Clyde Bellecourt, another AIM co-founder, said he wasn't in Wounded Knee in April 1973. He left a month or so earlier to form the Wounded Knee Legal Defense-Offense Committee and act as AIM's spokesman.

"I've heard some rumors about this Robinson thing, but supposedly that happened a long time after I was gone, if anything did happen," he said. "Nobody's ever talked to me about it implicating anybody or even said it's happened."

Perry Ray Robinson Jr. was born Sept. 12, 1937. He was in Washington in 1963 for Martin Luther King Jr.'s "I Have A Dream" speech, and attended the 1964 funeral of three white civil rights workers killed in Mississippi.

In 1968, Robinson was among the protesters who set up Resurrection City, a camp at the Washington Mall.

Robinson likely was at Wounded Knee for just a day, but Buswell-Robinson is surprised so many AIM members don't remember him. The personable 6-foot-2 black man with a deep baritone voice would have stood out on a Midwest American Indian reservation, she said.
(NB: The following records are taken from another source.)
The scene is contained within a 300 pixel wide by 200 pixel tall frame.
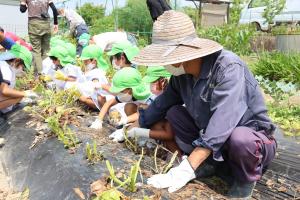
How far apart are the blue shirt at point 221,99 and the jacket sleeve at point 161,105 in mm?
116

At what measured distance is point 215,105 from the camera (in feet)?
6.22

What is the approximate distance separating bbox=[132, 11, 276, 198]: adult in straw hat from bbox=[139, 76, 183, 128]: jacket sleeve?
21 cm

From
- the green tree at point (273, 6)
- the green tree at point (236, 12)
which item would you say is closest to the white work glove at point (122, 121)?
the green tree at point (273, 6)

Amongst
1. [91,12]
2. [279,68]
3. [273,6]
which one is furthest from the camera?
[91,12]

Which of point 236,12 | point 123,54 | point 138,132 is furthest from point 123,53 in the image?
point 236,12

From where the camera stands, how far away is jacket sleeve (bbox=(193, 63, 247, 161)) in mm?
1841

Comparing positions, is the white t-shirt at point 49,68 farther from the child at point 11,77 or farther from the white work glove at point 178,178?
the white work glove at point 178,178

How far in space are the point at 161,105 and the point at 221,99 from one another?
653 millimetres

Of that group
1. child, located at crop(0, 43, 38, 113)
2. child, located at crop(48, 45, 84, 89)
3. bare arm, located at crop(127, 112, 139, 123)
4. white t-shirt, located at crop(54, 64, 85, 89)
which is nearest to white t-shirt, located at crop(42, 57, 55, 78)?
child, located at crop(48, 45, 84, 89)

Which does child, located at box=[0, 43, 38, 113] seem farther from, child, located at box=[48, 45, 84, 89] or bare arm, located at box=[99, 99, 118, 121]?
bare arm, located at box=[99, 99, 118, 121]

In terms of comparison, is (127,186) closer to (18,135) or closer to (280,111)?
(18,135)

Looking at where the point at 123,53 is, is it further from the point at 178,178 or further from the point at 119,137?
the point at 178,178

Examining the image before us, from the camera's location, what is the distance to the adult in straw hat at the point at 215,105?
1855 millimetres

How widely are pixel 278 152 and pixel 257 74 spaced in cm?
379
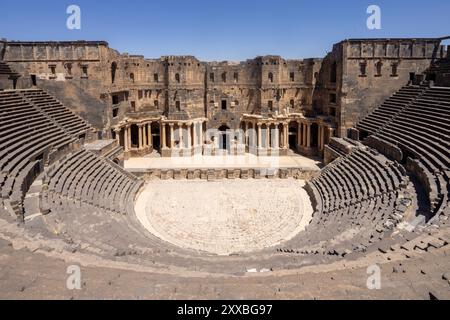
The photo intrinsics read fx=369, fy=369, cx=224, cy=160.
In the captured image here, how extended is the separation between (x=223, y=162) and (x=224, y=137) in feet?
21.0

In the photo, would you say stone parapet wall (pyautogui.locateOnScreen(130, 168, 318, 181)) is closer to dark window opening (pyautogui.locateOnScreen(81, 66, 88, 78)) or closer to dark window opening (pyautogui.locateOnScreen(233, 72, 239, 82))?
dark window opening (pyautogui.locateOnScreen(81, 66, 88, 78))

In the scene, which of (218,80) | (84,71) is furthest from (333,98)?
(84,71)

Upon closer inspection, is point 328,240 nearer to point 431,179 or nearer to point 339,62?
point 431,179

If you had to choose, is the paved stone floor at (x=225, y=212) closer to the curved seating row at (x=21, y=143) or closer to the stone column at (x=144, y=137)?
the curved seating row at (x=21, y=143)

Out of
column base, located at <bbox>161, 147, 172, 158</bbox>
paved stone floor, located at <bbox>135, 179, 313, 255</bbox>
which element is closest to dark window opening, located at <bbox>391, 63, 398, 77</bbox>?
paved stone floor, located at <bbox>135, 179, 313, 255</bbox>

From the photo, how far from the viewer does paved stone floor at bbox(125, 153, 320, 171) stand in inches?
1210

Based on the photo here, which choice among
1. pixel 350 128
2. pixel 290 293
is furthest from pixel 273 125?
pixel 290 293

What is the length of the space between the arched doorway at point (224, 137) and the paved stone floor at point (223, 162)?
328cm

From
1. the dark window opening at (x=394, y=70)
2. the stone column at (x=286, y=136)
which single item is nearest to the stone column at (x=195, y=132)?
the stone column at (x=286, y=136)

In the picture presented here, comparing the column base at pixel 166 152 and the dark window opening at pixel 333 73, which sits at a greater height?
the dark window opening at pixel 333 73

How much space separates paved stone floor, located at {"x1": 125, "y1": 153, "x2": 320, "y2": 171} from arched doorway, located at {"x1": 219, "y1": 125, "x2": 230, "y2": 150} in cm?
328

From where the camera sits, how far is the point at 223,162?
3228 cm

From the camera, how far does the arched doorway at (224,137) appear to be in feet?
124

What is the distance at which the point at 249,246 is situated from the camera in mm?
16672
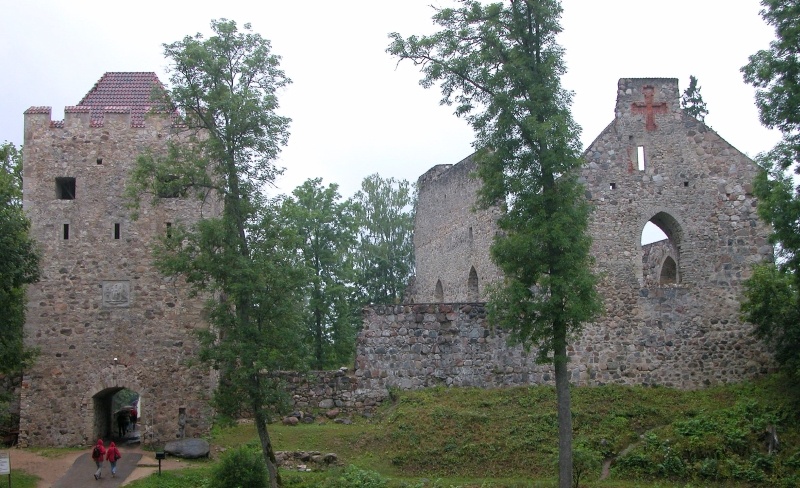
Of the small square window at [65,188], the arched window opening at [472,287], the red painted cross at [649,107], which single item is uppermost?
the red painted cross at [649,107]

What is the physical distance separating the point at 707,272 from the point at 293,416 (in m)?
12.7

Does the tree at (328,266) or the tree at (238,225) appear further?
the tree at (328,266)

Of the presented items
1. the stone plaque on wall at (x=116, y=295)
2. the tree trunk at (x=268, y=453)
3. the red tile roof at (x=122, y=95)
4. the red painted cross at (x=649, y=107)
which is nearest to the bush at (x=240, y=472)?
the tree trunk at (x=268, y=453)

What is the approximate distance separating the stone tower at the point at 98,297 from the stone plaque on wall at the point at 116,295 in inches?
Answer: 1.2

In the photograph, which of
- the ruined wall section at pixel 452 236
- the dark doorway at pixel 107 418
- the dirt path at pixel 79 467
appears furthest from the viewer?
the ruined wall section at pixel 452 236

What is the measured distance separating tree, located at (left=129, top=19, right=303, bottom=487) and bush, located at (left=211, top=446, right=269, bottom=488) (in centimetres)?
23

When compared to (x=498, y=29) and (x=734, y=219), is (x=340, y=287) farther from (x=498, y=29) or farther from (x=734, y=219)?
(x=498, y=29)

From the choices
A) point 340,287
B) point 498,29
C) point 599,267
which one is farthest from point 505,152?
point 340,287

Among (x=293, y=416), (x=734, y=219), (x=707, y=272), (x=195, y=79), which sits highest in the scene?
(x=195, y=79)

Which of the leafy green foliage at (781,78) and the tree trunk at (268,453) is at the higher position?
the leafy green foliage at (781,78)

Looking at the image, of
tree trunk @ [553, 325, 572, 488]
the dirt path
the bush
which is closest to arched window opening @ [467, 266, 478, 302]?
the dirt path

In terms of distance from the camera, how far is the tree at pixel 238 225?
61.4ft

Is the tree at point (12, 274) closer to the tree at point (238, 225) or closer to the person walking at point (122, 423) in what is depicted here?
the tree at point (238, 225)

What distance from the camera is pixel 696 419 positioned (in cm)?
2081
Robinson's nonviolent approach probably was not well received at what was a violent situation, and it's possible AIM members incorrectly suspected he was a federal informant, Buswell-Robinson said. It's also likely he dealt with some racism, she said.

"I'm hoping that AIM people can look in their hearts and realize this was a good man. This is a brother," Buswell-Robinson said. "This is a man that was willing to give his life for justice for what's right."

She said she traveled to the conference from her current home in Detroit because she'd like to talk to AIM leaders, anyone who was at Wounded Knee and the two women who ran the clinic where Robinson may have been taken.

At the least, she wants to get the Wounded Knee record corrected so it acknowledges her husband's presence.

"Maybe that's the best I can hope for, that in the official record Ray's name won't be excluded," Buswell-Robinson said. "Because right now, it's like he never existed."